Another concern relates to the high incidence of catheter-related problems (e.g. , inadvertent removal during dressing changes and breakage on removal) in this “proof of concept” study. Although attempts were made to in-service all ICU nurses and surgery house staff, mistakes were made and interfered with the successful completion of the study in 13% of the cases. Our evaluation of the safety of this local anesthetic technique was limited to monitoring the patients’ cardiac rhythm and plasma drug concentrations.
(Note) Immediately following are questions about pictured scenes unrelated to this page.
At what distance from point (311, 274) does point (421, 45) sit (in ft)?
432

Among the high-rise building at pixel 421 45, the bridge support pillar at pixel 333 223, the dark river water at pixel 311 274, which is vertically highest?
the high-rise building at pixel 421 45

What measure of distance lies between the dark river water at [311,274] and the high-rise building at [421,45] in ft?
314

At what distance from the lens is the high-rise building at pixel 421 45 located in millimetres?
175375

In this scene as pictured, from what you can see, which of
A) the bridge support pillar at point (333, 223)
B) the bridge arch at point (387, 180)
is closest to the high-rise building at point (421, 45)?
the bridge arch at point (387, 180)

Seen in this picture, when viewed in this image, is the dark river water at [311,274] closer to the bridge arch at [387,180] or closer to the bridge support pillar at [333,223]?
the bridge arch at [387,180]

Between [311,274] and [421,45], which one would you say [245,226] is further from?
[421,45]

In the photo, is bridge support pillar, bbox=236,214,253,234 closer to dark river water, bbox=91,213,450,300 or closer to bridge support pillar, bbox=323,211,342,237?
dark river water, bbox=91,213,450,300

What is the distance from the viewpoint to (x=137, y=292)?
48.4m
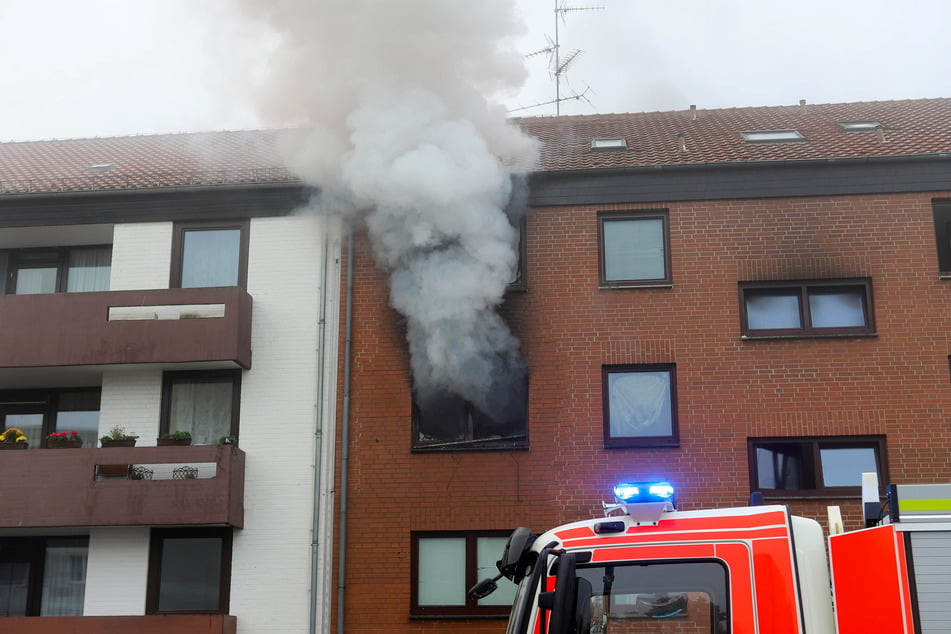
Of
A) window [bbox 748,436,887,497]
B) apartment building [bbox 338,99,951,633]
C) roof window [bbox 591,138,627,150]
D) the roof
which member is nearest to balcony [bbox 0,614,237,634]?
apartment building [bbox 338,99,951,633]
Of importance, even in the bupivacaine-0.5% group, plasma concentrations remained below the alleged toxic concentration for this local anesthetic in all patients (table 3). Although no ventricular arrhythmias were observed during the 48-h postoperative period, the use of higher infusion rates for bupivacaine 0.5% (> 4 ml/h) may result in plasma bupivacaine concentrations that could produce cardiotoxicity. Whether the use of ropivacaine or levobupivacaine would provide an additional margin of safety when using continuous local anesthetic infusion systems remains to be established in future comparative studies.

In conclusion, the use of a continuous infusion of bupivacaine 0.5% at the median sternotomy site reduced postoperative pain and the need for opioid analgesics after cardiac surgery. The use of infusion of bupivacaine 0.5% also improved some patient outcome variables (e.g. , time to ambulation) and patient satisfaction with their pain management. This nonopioid pain management technique has the potential to facilitate the recovery process (i.e. , fast-tracking) after open-heart surgery.